TOML vs YAML

Aug 10, 2021 • Comments •

So... Let's compare.

Syntax in General

TOML syntax is sometimes described as "noisy". I really don't understand the argument. Usually the string syntax is attacked. For example StrictYAML author calls it 'syntax typing'. I don't know why is it bad exactly but my counterpoint is that you can't ditch syntax typing when you try to do explicitly typed language. You can only get a stringly typed language then and StrictYAML is definitely a stringly typed language. Anyway, this does not apply to the regular YAML.

Verdict: both are fine to my taste. TOML is a bit more explicit, YAML is a bit more elegant, but neither is exactly more readable or something.

String Syntax

TOML:

# 4 ways:
str1 = 'literal string' # single line literal string
str2 = '''
also literal string
'''                     # multiline literal string
str3 = "basic string"   # basic string (with escape sequences)
str4 = """
also basic string
"""                     # multiline basic string

YAML:

# 10-ish ways:
str1: bare string       # bare string
str2: "quoted string"   # double quotes, escape sequences
str3: 'single quoted'   # single quoted, literal string
str4:
    multi
    line                # some abomination, never use it please
    bare                # single quoted and double quoted will follow the same weird rules when multiline
str5: |                 # literal block
    literal block
    seems legit
str6: |-                # literal block but it does not end in a newline
    literal block
    no newline
str7: |+                # literal block but it keeps all trailing newlines
    literal block
    all your newline
    are belong to us


str8: >                 # folded block (nl -> space)
    folded block
    weird but ok
str9: >-                # folded block but it does not end in a newline (why is it not folded by default?)
    folded block
    no newline
str10: >+               # folded block but it keeps all trailing newlines (who ever thought it would be a good idea?)
    folded block
    all your newline
    are belong to us

I wouldn't claim that TOML is the saint here, this syntax for example gives me shivers:

# "This," she said, "is just a pointless statement." in multiline double quotes:
str7 = """"This," she said, "is just a pointless statement.""""

but string folding rules and these block modifiers in YAML are above my pain tolerance.

Verdict: TOML. Both are bad but YAML is much much worse.

Explicit vs Implicit

The infamous Norway problem:

scandinavia:
- SE
- NO
- DK
# { "scandinavia": ["SE", false, "DK"] }

Or let's define some versions:

require:
    some/package:   1.2.3.4     # fine
    other/package:  1.2.3       # ok
    more/package:   1.2         # float!

Nothing of this is possible in TOML.

Verdict: TOML. Or always use explicit strings in YAML.

Safety

YAML is unsafe when unlimited. Many implementations are also unsafe by default.

TOML itself is safe from arbitrary code execution. It's not a 100% insurance from a faulty implementation but still much much safe.

Verdict: TOML.

DRY

YAML has nice feature: anchor / reference mechanism:

db_tpl: &tpl
    engine: pgsql
    host: localhost
db_prod:
    <<: *tpl
    name: db_prod
db_test:
    <<: *tpl
    name: db_test

But! If your config requires you to repeat yourself often, maybe the config model is wrong? Maybe you overconfigure. Maybe you need something else than config, like an actual DSL script.

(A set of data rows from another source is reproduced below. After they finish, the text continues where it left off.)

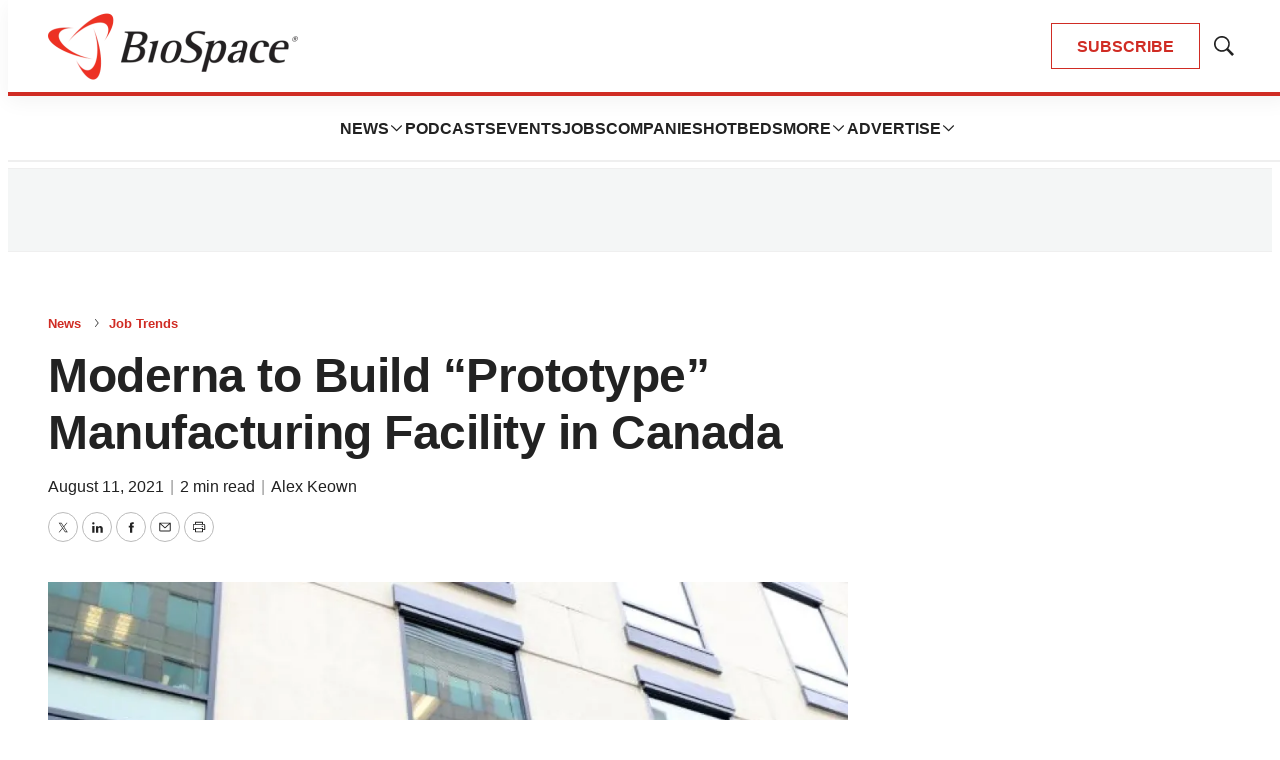

--- FILE ---
content_type: text/html; charset=utf-8
request_url: https://www.google.com/recaptcha/api2/aframe
body_size: 182
content:
<!DOCTYPE HTML><html><head><meta http-equiv="content-type" content="text/html; charset=UTF-8"></head><body><script nonce="aCitos3AmYSKo3QXlzcBFg">/** Anti-fraud and anti-abuse applications only. See google.com/recaptcha */ try{var clients={'sodar':'https://pagead2.googlesyndication.com/pagead/sodar?'};window.addEventListener("message",function(a){try{if(a.source===window.parent){var b=JSON.parse(a.data);var c=clients[b['id']];if(c){var d=document.createElement('img');d.src=c+b['params']+'&rc='+(localStorage.getItem("rc::a")?sessionStorage.getItem("rc::b"):"");window.document.body.appendChild(d);sessionStorage.setItem("rc::e",parseInt(sessionStorage.getItem("rc::e")||0)+1);localStorage.setItem("rc::h",'1768410524842');}}}catch(b){}});window.parent.postMessage("_grecaptcha_ready", "*");}catch(b){}</script></body></html>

Verdict: YAML. But does it really solve the problem or just hide it?

Data Structures

This will be weird to explain. YAML can express any structure of nested dictionaries and arrays.

TOML has a weird limitation. If we don't count inline arrays and inline dictionaries there are 2 structures:

[<dict><dict>...]<dict>
[<dict><dict>...]<array><dict>

This may be a painful limitation on your config, but again, maybe your config is overly complicated?

This however does not excuse the clumsy syntax for the array of dictionaries.

Verdict: YAML. Despite my rant here, it's a pure winner.

Implementations

Most YAML implementations are

unsafe by default on one side
not spec compliant on the other side

It's not a fault of the implementations themselves, the spec itself is both unsafe and too complicated and some parts (like composite keys) are meaningless in most mainstream languages.

Most TOML implementations are

not spec compliant
outdated or missing

And it's a chicken and egg problem: TOML is unpopular because it lacks good implementations and it lacks good implementations because it's unpopular.

Verdict: neither.

So My Choice Is

To use TOML. To design simple configs.

However the idea of inventing the 15th standard is still very tempting here.